L’UNIS conteste une décision limitée à la procédure
Loin d’y voir une défaite définitive, l’UNIS estime que l’ordonnance du juge des référés ne répond pas aux questions de fond soulevées par son recours. Dans un communiqué, le mouvement affirme que la décision porte uniquement sur la recevabilité de la procédure d’urgence et ne préjuge en rien de la légalité de l’installation du président de l’Assemblée nationale.
Selon ses responsables, plusieurs interrogations juridiques demeurent quant à la régularité du processus ayant conduit à l’accession d’Ousmane Sonko à la tête de l’hémicycle. Ils considèrent que seule une décision sur le fond permettra d’apporter une réponse définitive aux griefs formulés.
Un recours maintenu devant les chambres réunies de la Cour suprême
Déterminée à poursuivre son action, l’UNIS annonce le maintien de son recours principal et sollicite l’examen du dossier par les chambres réunies de la Cour suprême.
Le mouvement estime qu’une décision collégiale de la plus haute juridiction du pays offrirait une clarification juridique durable sur les questions soulevées et permettrait de lever les incertitudes entourant cette affaire, devenue l’un des principaux contentieux institutionnels de ces derniers mois.
Un dossier révélateur de la judiciarisation du débat politique
Cette nouvelle étape judiciaire s’inscrit dans un contexte de judiciarisation croissante de la vie politique sénégalaise. Depuis plusieurs années, les juridictions sont régulièrement appelées à se prononcer sur des différends relatifs aux élections, aux institutions ou à l’interprétation des textes régissant le fonctionnement de l’État.
Ce recours illustre ainsi le rôle de plus en plus central de la justice dans l’arbitrage des conflits politiques, alors que le paysage institutionnel sénégalais connaît d’importantes recompositions.
Deux lectures opposées d’un même dossier
Pour les responsables de l’UNIS, l’affaire dépasse largement la personne d’Ousmane Sonko.
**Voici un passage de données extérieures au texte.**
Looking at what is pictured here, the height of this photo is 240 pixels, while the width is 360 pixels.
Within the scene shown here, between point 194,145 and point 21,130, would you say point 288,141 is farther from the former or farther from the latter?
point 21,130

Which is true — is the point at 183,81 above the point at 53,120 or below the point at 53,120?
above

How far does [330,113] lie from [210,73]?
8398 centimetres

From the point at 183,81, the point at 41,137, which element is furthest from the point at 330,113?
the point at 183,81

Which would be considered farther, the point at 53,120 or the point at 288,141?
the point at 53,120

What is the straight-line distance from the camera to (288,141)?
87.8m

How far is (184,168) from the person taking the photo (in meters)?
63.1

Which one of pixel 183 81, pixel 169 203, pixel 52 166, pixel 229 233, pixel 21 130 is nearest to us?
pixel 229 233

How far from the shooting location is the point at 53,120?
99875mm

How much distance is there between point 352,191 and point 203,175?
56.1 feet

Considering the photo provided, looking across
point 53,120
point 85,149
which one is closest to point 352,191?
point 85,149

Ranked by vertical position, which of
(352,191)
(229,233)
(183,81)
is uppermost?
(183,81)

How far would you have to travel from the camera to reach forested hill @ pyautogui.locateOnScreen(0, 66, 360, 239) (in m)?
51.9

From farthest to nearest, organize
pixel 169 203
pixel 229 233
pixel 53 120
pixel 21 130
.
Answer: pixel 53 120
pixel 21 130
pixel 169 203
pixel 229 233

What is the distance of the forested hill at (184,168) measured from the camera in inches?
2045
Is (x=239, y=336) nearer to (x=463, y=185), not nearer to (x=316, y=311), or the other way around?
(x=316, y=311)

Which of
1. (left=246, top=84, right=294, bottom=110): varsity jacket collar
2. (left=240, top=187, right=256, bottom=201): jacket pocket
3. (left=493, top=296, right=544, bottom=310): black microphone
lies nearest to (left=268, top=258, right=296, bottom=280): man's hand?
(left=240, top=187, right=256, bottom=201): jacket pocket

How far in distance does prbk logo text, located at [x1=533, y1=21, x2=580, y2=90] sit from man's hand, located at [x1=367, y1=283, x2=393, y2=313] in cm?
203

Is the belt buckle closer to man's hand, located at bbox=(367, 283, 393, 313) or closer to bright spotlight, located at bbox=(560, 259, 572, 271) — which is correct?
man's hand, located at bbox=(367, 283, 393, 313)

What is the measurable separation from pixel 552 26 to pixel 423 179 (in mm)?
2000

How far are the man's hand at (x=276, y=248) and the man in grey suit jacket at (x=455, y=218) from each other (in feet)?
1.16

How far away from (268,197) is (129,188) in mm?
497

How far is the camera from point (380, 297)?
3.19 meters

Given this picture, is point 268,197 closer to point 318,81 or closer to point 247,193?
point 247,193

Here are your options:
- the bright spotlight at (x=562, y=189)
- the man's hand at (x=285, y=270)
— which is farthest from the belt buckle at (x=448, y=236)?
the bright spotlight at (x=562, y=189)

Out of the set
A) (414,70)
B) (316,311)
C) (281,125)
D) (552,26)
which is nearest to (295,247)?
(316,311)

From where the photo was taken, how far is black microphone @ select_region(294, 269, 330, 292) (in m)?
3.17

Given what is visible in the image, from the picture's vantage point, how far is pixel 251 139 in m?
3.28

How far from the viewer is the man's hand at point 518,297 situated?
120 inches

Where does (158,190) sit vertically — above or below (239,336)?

Ils estiment que le litige soulève des questions essentielles liées au respect des procédures institutionnelles, à la sécurité juridique et à l’équilibre des pouvoirs au sein des institutions de la République.
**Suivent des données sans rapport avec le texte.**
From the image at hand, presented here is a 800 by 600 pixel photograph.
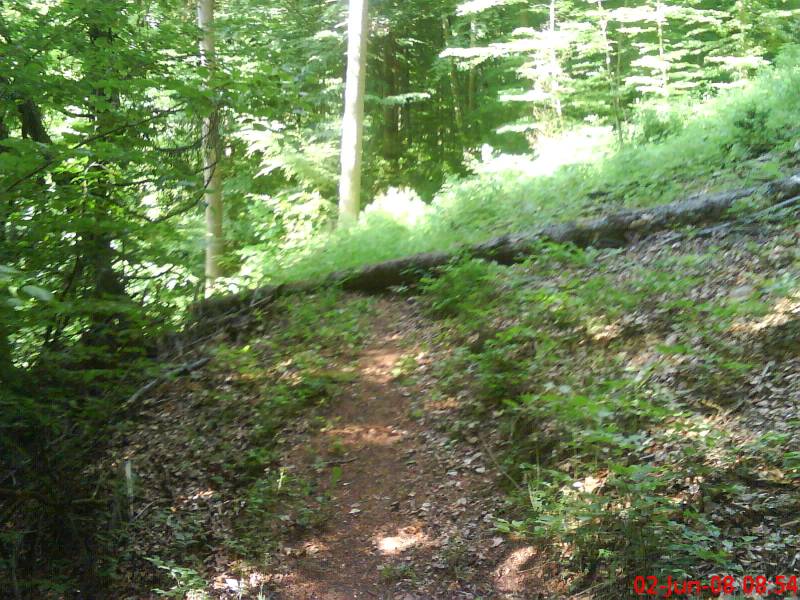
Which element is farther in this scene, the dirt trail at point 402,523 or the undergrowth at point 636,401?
the dirt trail at point 402,523

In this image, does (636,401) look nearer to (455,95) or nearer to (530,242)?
(530,242)

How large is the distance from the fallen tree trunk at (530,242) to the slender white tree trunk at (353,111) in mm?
3854

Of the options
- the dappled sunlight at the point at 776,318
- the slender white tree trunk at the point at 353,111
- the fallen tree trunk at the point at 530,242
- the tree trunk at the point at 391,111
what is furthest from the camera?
the tree trunk at the point at 391,111

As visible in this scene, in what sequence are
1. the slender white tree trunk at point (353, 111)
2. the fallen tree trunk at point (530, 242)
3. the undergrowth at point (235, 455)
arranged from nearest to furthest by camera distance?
1. the undergrowth at point (235, 455)
2. the fallen tree trunk at point (530, 242)
3. the slender white tree trunk at point (353, 111)

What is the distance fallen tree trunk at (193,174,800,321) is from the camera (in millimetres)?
8773

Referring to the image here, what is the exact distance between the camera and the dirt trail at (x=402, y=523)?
4.61 metres

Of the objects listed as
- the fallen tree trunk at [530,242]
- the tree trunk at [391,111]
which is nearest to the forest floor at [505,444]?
the fallen tree trunk at [530,242]

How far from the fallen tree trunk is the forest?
0.15 ft

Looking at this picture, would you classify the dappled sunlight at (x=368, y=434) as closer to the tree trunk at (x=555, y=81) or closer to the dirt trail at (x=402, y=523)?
the dirt trail at (x=402, y=523)

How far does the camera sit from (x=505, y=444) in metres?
5.71

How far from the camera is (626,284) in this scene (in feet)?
24.0
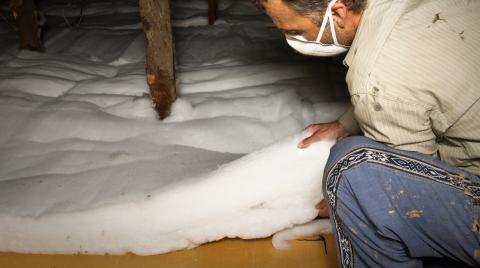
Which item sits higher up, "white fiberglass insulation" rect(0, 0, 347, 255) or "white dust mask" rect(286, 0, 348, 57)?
"white dust mask" rect(286, 0, 348, 57)

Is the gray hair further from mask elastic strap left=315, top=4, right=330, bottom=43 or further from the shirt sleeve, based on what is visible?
the shirt sleeve

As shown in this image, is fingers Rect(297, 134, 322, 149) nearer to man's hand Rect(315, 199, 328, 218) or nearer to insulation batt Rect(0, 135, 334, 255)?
insulation batt Rect(0, 135, 334, 255)

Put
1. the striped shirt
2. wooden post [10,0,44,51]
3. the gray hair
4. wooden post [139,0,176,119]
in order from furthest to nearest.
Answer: wooden post [10,0,44,51] < wooden post [139,0,176,119] < the gray hair < the striped shirt

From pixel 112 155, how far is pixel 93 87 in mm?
612

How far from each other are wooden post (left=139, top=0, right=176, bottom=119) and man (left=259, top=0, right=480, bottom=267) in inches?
24.1

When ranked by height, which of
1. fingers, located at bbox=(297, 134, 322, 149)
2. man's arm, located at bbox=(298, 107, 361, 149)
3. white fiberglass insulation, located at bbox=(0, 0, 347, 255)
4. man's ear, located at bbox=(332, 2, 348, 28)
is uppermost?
man's ear, located at bbox=(332, 2, 348, 28)

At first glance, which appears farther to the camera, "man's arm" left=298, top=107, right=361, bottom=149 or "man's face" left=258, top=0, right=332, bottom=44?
"man's arm" left=298, top=107, right=361, bottom=149

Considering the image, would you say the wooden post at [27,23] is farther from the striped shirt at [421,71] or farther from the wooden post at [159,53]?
the striped shirt at [421,71]

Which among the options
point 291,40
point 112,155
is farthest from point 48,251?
point 291,40

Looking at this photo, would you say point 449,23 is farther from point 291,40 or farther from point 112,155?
point 112,155

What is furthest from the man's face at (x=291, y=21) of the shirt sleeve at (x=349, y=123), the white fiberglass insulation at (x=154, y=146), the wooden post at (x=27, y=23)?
the wooden post at (x=27, y=23)

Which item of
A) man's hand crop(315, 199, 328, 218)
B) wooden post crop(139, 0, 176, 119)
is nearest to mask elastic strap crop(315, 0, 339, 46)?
man's hand crop(315, 199, 328, 218)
À l’inverse, les partisans du président de l’Assemblée nationale considèrent que la décision rendue en référé conforte la régularité du processus ayant conduit à son installation et renforce la légitimité de son élection à la tête du Parlement.
Une bataille judiciaire appelée à se poursuivre
En attendant qu’une éventuelle décision intervienne sur le fond, Ousmane Sonko demeure pleinement en exercice à la présidence de l’Assemblée nationale.
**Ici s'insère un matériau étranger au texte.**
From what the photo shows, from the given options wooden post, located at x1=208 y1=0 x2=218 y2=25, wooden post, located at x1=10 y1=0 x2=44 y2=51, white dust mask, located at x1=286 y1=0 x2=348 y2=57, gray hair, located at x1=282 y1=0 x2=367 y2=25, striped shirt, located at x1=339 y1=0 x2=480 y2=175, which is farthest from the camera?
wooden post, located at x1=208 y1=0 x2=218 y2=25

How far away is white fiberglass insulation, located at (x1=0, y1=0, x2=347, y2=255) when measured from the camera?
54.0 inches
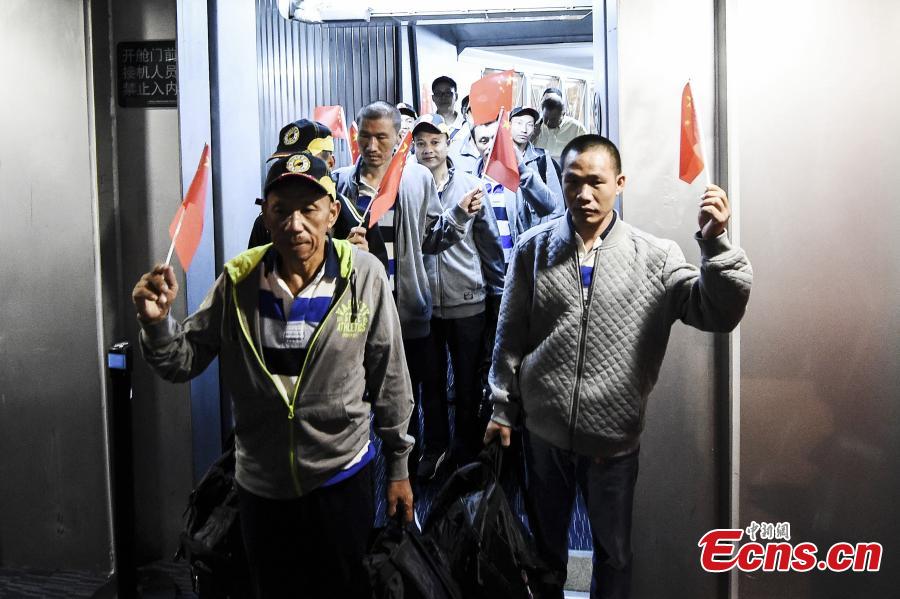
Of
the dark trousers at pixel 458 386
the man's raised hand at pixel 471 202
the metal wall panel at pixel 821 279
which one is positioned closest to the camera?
the metal wall panel at pixel 821 279

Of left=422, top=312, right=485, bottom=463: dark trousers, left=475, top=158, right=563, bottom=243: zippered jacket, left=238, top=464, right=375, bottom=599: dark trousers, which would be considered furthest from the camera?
left=475, top=158, right=563, bottom=243: zippered jacket

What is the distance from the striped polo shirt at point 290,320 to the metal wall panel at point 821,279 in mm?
1598

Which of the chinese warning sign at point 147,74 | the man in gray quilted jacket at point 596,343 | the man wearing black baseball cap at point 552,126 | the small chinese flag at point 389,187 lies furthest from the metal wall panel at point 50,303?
the man wearing black baseball cap at point 552,126

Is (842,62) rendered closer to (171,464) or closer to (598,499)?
(598,499)

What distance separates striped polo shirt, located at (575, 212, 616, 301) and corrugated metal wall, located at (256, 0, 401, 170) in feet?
10.4

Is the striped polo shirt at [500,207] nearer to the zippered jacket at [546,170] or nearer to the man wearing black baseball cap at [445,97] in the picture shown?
the zippered jacket at [546,170]

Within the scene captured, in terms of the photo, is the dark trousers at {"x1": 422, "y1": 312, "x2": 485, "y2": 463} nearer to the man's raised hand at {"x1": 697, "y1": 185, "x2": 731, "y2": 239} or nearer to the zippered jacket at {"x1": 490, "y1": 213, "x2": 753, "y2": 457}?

Toutefois, la volonté affichée par l’UNIS de poursuivre les procédures devant la Cour suprême laisse présager un prolongement de ce bras de fer judiciaire. Au-delà de ses implications politiques, l’issue de cette affaire pourrait contribuer à préciser la jurisprudence sénégalaise en matière de contrôle des actes institutionnels et de règlement des contentieux relatifs au fonctionnement des pouvoirs publics.